Dennis “Denny” Totland, 59, passed away Jan. 21, 1998, at his home.

Born Jan. 14, 1939, in Salt Lake City, Utah to Ode Emil and Golda Stringham Totland. Married Maria Cappadona, later divorced. Married Alice Moser Steorts, Jan. 1994, who remains his dear friend. Graduated from West High School, where he lettered in two sports, football and baseball. Received All-State Honorable mention in both sports. He was inducted into the West High Hall of Fame. Graduated from Coalinga Jr. College, where he received All Conference Baseball Honors and was inducted into the College Hall of Fame in Nov. 1997. Denny continued his education at the University of L.A. where he led the league in home runs and made All Conference and was nominated for All American Honors.
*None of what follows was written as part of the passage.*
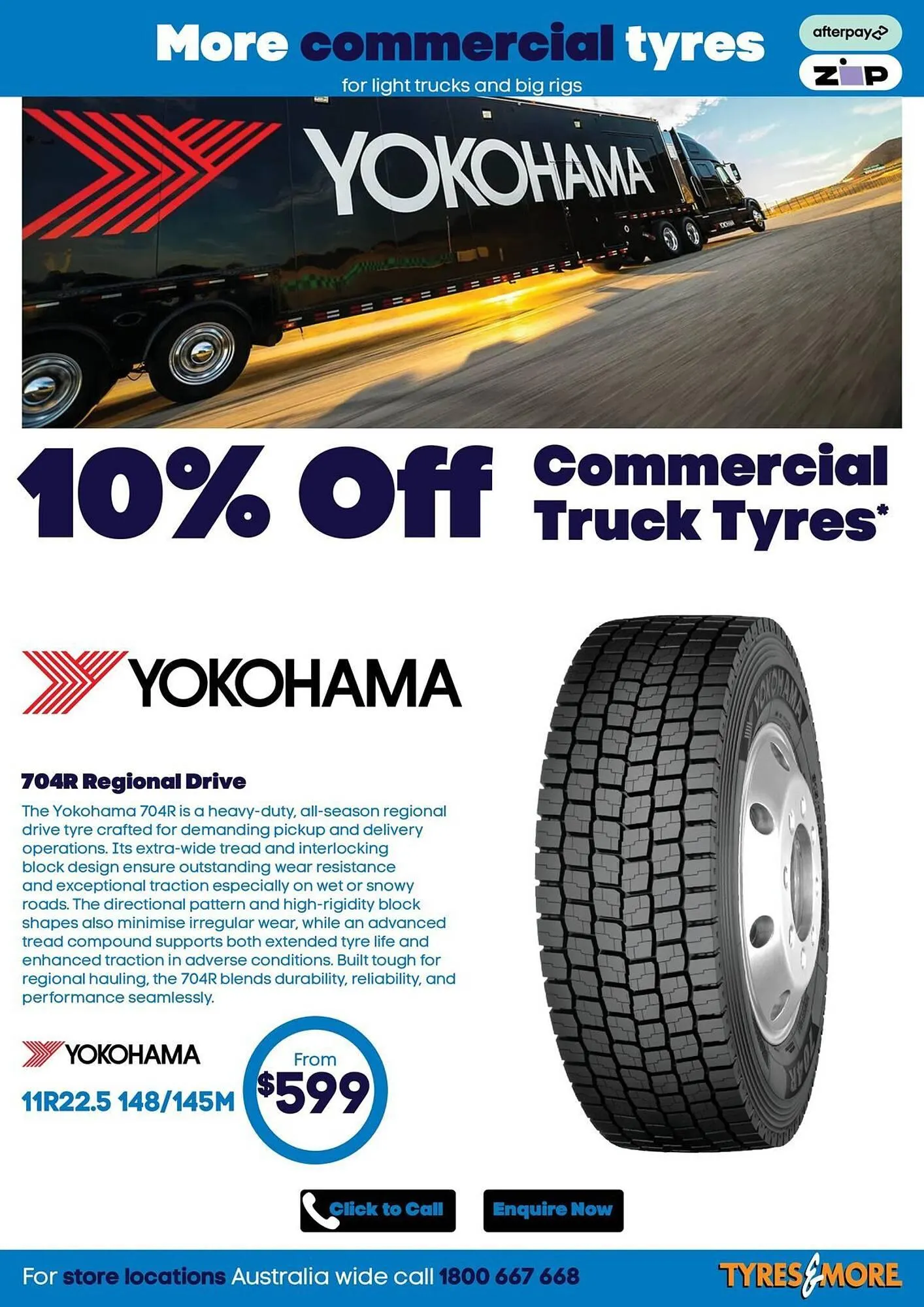 Tyres & More catalogue - Catalogue valid from 1 October to 31 October 2025 - page 9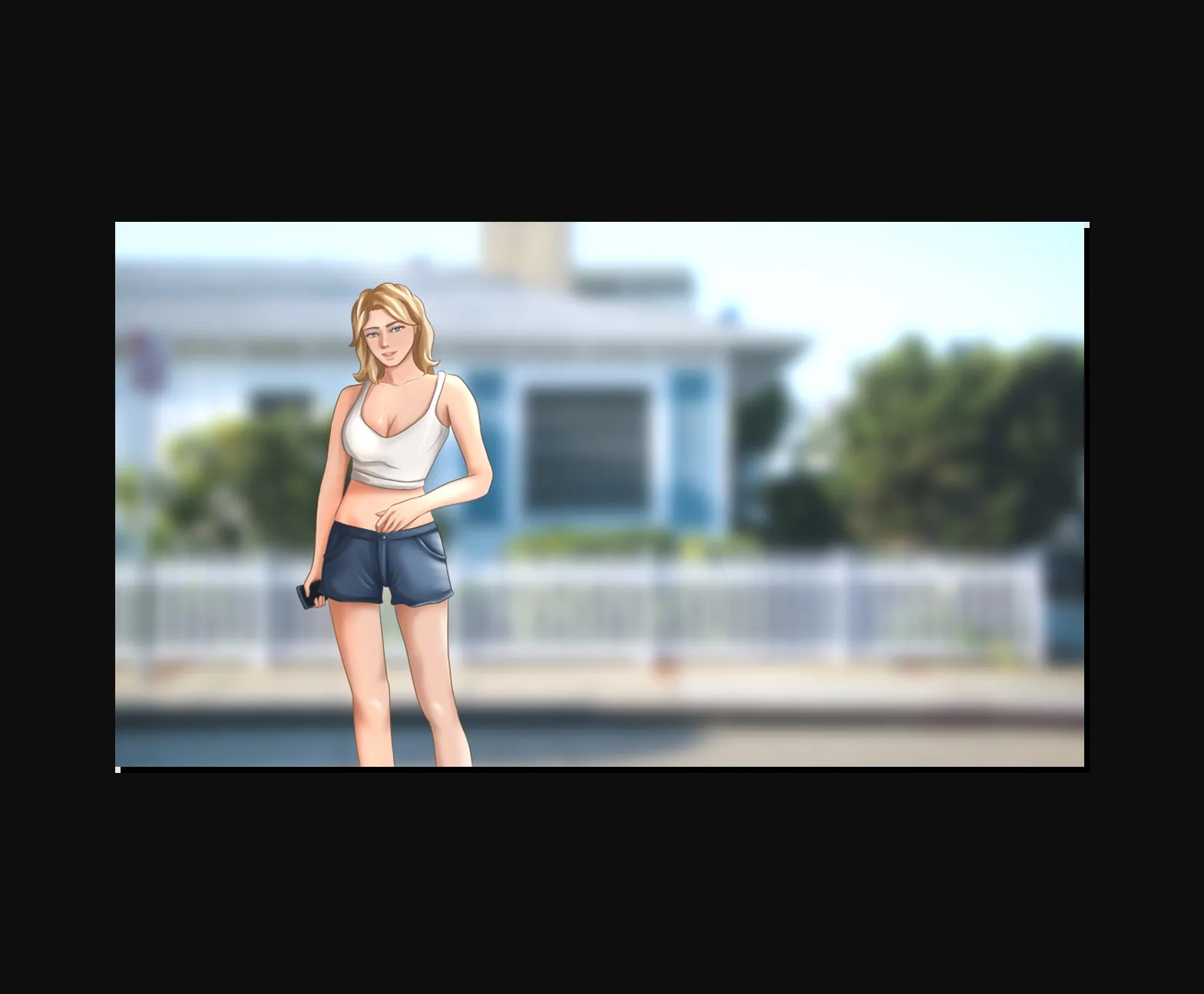 VN Others Completed Forbidden Confessions Neighbor [Final] [Strange Girl] | Free Adult Games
He signed with the Detroit Tigers Major League Baseball Team and played in the AA farm system for four years. He was an asphalt contractor. A devoted son who lived with and cared for his parents.
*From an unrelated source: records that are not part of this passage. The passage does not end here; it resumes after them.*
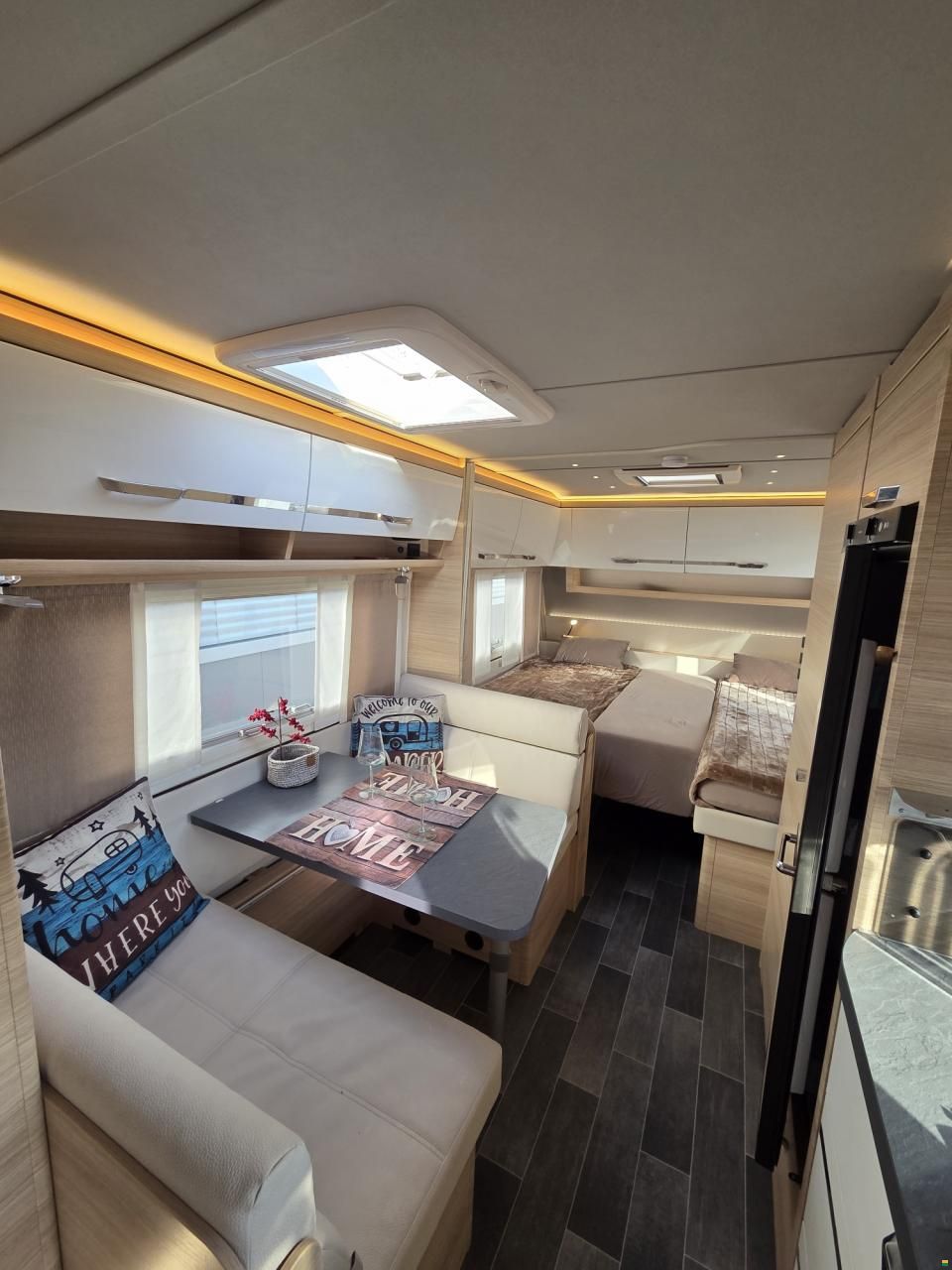 Tabbert Vivaldi 560 EMK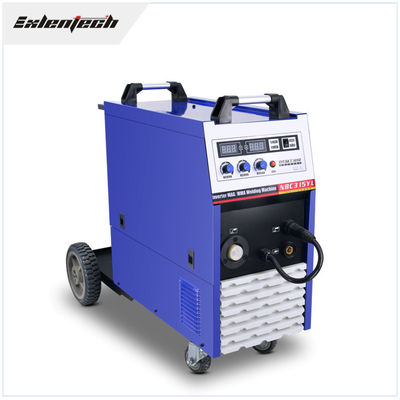 Soldador Constant Current With Trolley da vara do ARCO 315A Mig de Igbt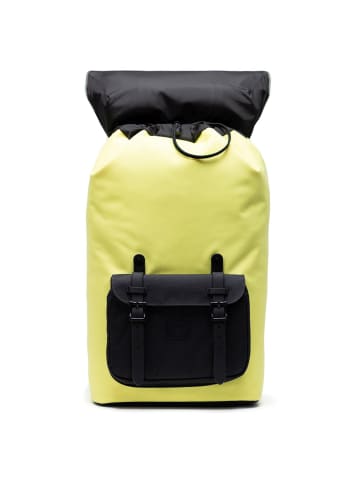 Herschel Little America 25 - Rucksack 49 cm in highlight black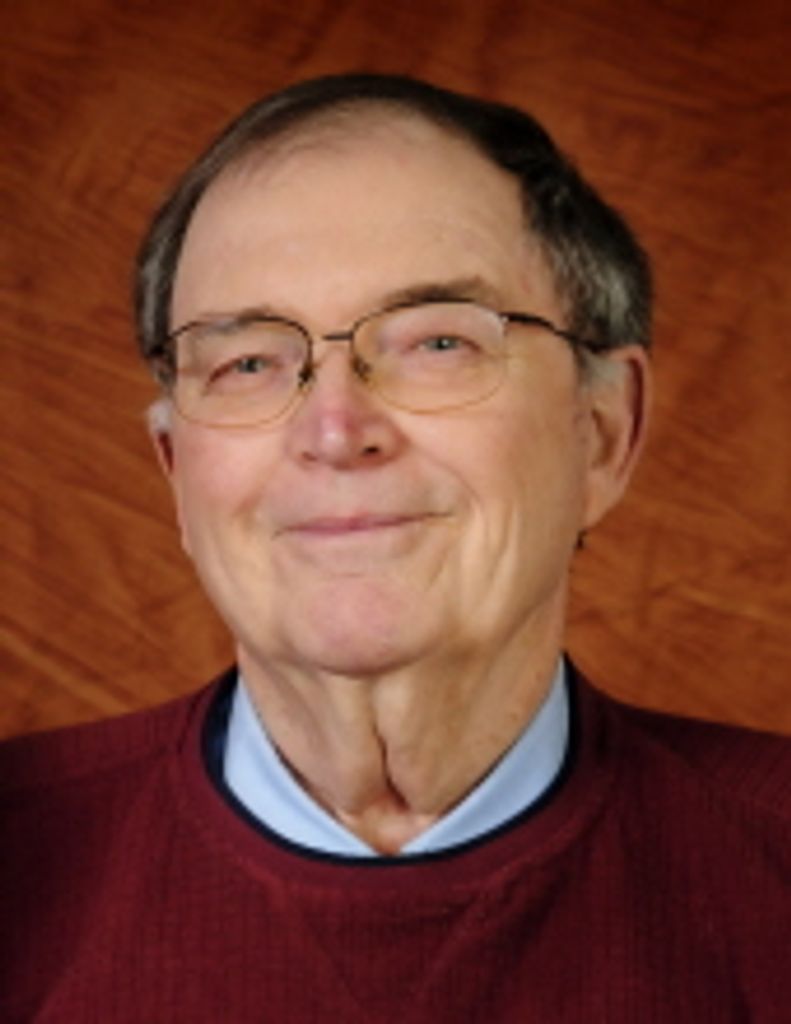 Clayton L. Greiman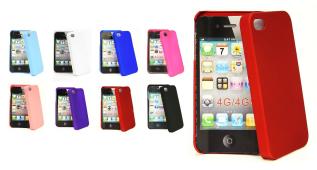 Hardcase skal iPhone 4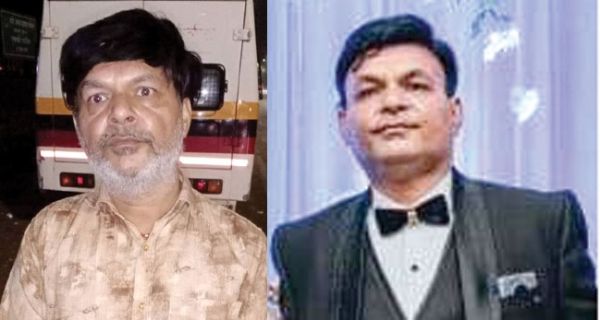 50 करोड़ की ठगी कर 5 साल से फरार फर्जी सीए हिरासत में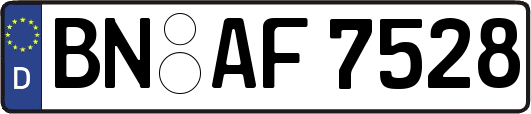 BN-AF7528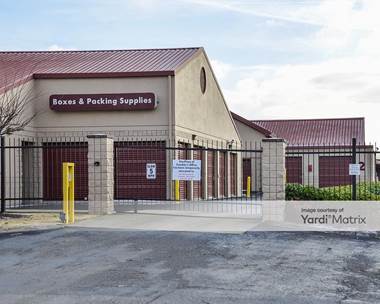 Storage Units for Rent available at 1138 Murfreesboro Road, Franklin, TN 37064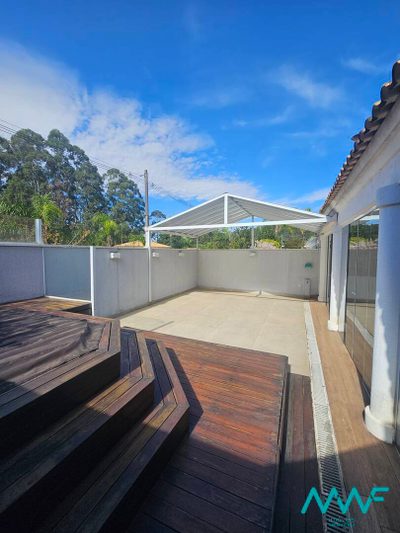 Casa de Condomínio, 3 quartos - Foto 4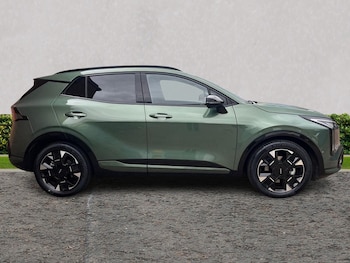 Used Kia Sportage 2025 for sale - 78377648: Photo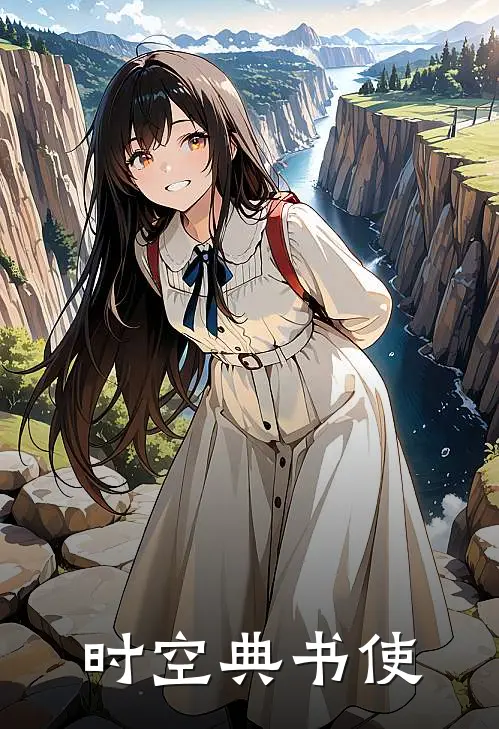 时空典书使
Survived by his beloved mother and father, Golda and Cecil Anderson; sons, D. J. (Trisha) Totland and Todd (Linda) Totland; brothers, Gary (Betty) Totland and Brent (Kathy) Anderson; granddaughters, Taylor and Nicole; aunt, Madge Huffman; uncles, Bud Stringham and Frank Stringham; and beloved nephews and nieces.

Funeral services will be held Tuesday, Jan. 27, 12 noon at Jenkins-Soffe Mortuary, 4760 So. State St., where friends may call Tuesday one hour prior to services. Interment, Larkin Sunset Gardens. In lieu of flowers, contributions for a memorial marker may be sent to Totlands at Jenkins-Soffe Mortuary.